A total of 109,000 Democrats requested an absentee ballot in the 12th CD – with the majority, more than 79,000, coming from Manhattan East Siders. That doesn’t mean all of them followed through to vote by mail.

By comparison, 39,635 constituents voted in person on primary day and through nine days of early voting, according to the unofficial machine count recorded with the Board of Election.

Maloney held a slim 648 vote lead from in-person voters with 98 percent of precincts reporting – with 16,473 votes to 15,825 for Patel.

She’s ahead by just 1.5 percentage points.

Candidates Lauren Ashcraft garnered 5,260 votes or 13 percent of the vote and Peter Harrison received 1,933 or 5 percent of the vote.

Maloney, 74, first elected in 1992, declared victory after claiming that her lead will increase substantially when the mail-in votes are counted.

Maloney carried her Manhattan East Side turf she has long represented by 2,553 votes – 12,211 votes to 9,633 votes for Patel.

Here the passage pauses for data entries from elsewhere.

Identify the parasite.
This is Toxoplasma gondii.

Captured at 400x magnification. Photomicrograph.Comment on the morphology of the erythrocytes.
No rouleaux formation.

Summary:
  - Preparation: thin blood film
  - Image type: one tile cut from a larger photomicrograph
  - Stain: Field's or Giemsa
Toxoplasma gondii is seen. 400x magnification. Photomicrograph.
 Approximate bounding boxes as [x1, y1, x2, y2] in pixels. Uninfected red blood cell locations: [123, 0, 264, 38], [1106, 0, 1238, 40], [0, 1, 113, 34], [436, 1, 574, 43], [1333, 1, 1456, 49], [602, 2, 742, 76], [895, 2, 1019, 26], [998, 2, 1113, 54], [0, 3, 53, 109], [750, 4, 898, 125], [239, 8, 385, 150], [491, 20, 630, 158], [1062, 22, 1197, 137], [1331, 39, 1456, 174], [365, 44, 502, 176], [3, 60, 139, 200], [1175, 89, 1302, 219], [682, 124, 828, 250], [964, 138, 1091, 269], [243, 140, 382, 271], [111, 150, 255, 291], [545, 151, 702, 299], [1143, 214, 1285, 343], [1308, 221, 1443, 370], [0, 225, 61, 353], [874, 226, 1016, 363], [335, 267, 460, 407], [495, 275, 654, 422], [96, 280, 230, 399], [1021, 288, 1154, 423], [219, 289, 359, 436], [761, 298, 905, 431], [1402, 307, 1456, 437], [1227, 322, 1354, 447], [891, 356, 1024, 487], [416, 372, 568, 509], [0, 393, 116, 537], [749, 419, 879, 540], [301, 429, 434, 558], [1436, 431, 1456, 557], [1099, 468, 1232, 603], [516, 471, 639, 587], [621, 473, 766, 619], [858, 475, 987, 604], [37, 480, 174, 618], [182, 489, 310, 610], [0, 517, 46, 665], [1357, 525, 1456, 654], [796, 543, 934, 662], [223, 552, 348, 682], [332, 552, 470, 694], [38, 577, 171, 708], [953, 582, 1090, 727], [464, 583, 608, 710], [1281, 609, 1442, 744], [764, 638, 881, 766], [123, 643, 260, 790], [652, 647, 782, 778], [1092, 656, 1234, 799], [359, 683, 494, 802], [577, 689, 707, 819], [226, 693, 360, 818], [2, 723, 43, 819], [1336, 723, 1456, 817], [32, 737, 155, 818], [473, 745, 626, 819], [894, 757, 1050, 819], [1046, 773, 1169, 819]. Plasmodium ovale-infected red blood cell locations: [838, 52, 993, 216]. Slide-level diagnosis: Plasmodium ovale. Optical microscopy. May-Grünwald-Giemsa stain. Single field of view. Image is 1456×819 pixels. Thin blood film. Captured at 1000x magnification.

But Patel, 36, a hotel magnate who worked for former President Barack Obama, easily carried the Western Queens and Brooklyn portions of the district with more younger voters – but not by enough to overcome Maloney’s cushion in Manhattan.

But he said he had his campaign conducted a robust mail-in ballot operation and held out hope of erasing the deficit when all the ballots are counted.

Rep. Eliot Engel
Rep. Eliot EngelGetty Images

Meanwhile in the 16th Congressional District, embattled veteran Rep. Eliot Engel has a steep — perhaps insurmountable to overcome with absentee ballots — deficit to insurgent Jamaal Bowman, a former Bronx middle school principal.

The 16th CD covers portions of the northern Bronx and Westchester.

Bowman, who has declared victory, won the machine vote over Engel in a 58 percent to 35 percent shellacking. Bowman took 25,863 votes to Engel’s 15,680 votes – a 10,183 vote lead.

Bowman won the Bronx portion of the district with 62 percent of the vote and the Westchester side with 56 percent over Engel, first elected to Congress in 1988. Engel has not conceded and is waiting for all the votes to be counted.

The city elections agency received 10,710 absentee ballots from Bronx voters in the 16th CD. It’s unclear how many mail-in votes were collected thus far by the Westchester Board of Elections.